Promosso dal presidente Bolsonaro, il boom del commercio delle armi in Brasile suscitava da tempo allarme, ed è stato un tema centrale nell’accesa campagna elettorale. C’erano i devoti del “non allarmiamoci per niente…”. Ma l’allarmismo è una perversione della ragionevolezza; e gli uccelli del malaugurio un’astrazione superstiziosa, retaggio dell’universo magico-primitivo. In termini assai più coloriti, è questo il senso dei commenti fatti dalla squadra scelta di poliziotti coinvolti nella pazzesca battaglia (con tre feriti) scatenata alcune notti addietro a Rio de Janeiro dal notissimo ex deputato di estrema destra Roberto Jefferson, 69 anni, amico personale e alleato politico di Bolsonaro. Finito in carcere per intimidazioni, oltraggio e minacce ai magistrati della Corte suprema. Si è aggiunto il tentato omicidio. Era già agli arresti domiciliari.
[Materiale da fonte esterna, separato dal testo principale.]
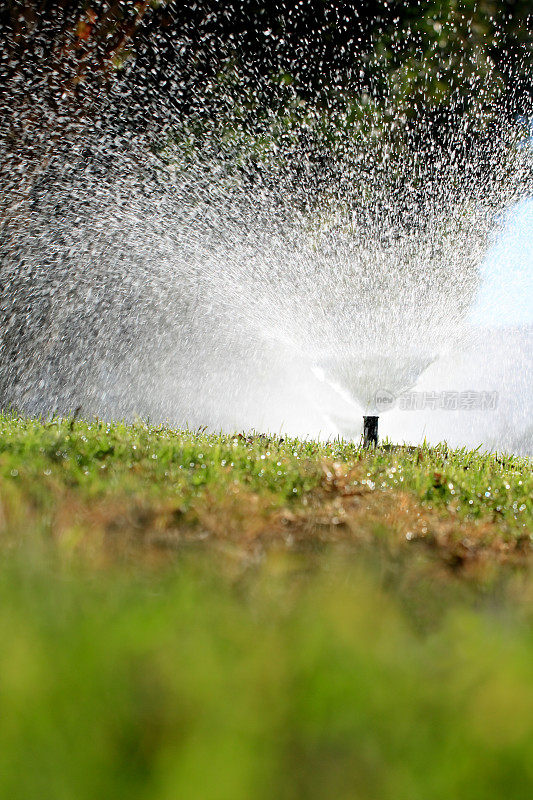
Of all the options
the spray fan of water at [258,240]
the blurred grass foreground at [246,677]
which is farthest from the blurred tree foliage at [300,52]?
the blurred grass foreground at [246,677]

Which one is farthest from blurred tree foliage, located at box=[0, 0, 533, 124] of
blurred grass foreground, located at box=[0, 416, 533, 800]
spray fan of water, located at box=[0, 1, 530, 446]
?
blurred grass foreground, located at box=[0, 416, 533, 800]

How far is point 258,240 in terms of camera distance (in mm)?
11414

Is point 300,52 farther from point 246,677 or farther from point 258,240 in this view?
point 246,677

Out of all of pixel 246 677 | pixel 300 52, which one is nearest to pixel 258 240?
pixel 300 52

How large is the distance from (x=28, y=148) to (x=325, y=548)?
821 centimetres

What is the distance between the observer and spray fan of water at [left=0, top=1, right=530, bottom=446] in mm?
9539

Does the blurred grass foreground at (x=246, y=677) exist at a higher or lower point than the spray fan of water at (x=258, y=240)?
lower

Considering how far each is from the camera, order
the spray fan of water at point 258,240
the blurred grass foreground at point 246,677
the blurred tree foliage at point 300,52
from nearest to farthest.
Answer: the blurred grass foreground at point 246,677, the blurred tree foliage at point 300,52, the spray fan of water at point 258,240

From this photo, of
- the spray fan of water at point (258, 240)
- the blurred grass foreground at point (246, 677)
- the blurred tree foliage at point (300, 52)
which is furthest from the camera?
the spray fan of water at point (258, 240)

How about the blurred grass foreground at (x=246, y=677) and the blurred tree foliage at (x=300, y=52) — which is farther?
the blurred tree foliage at (x=300, y=52)

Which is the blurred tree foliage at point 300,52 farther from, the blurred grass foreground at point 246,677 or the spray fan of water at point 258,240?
the blurred grass foreground at point 246,677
“Ogni cittadino dovrebbe comprare un fucile!”: potrebbe suonare come un sarcasmo alla Woody Allen o come una pubblicità della potentissima National Rifle Association statunitense; invece è l’invito, più volte rivolto ultimamente ai brasiliani, da un sorridente Bolsonaro, che del gesto di armare il revolver,sollevando indice e pollice della mano destra, ha fatto il saluto abituale degli incontri elettorali. È il suo modo di dare sicurezza ai cittadini. L’anno scorso ha emanato tre decreti, che hanno liberalizzato l’acquisto di armi da parte di privati i quali, se cacciatori dichiarati o tiratori amatoriali, sono liberi di detenere decine di fucili e pistole con relative munizioni anche di grande calibro. Basta una “ragionevole motivazione”. Nei quattro anni del suo mandato presidenziale (2018-2022), il Foro brasileiro da segurança publica ha registrato un incremento del 473% di armi in mano a privati. I brasiliani hanno in casa all’incirca quattro milioni e mezzo di armi. Global Peace Index classifica il Brasile al centosedicesimo posto tra i 163 Paesi con il più alto indice di violenza privata.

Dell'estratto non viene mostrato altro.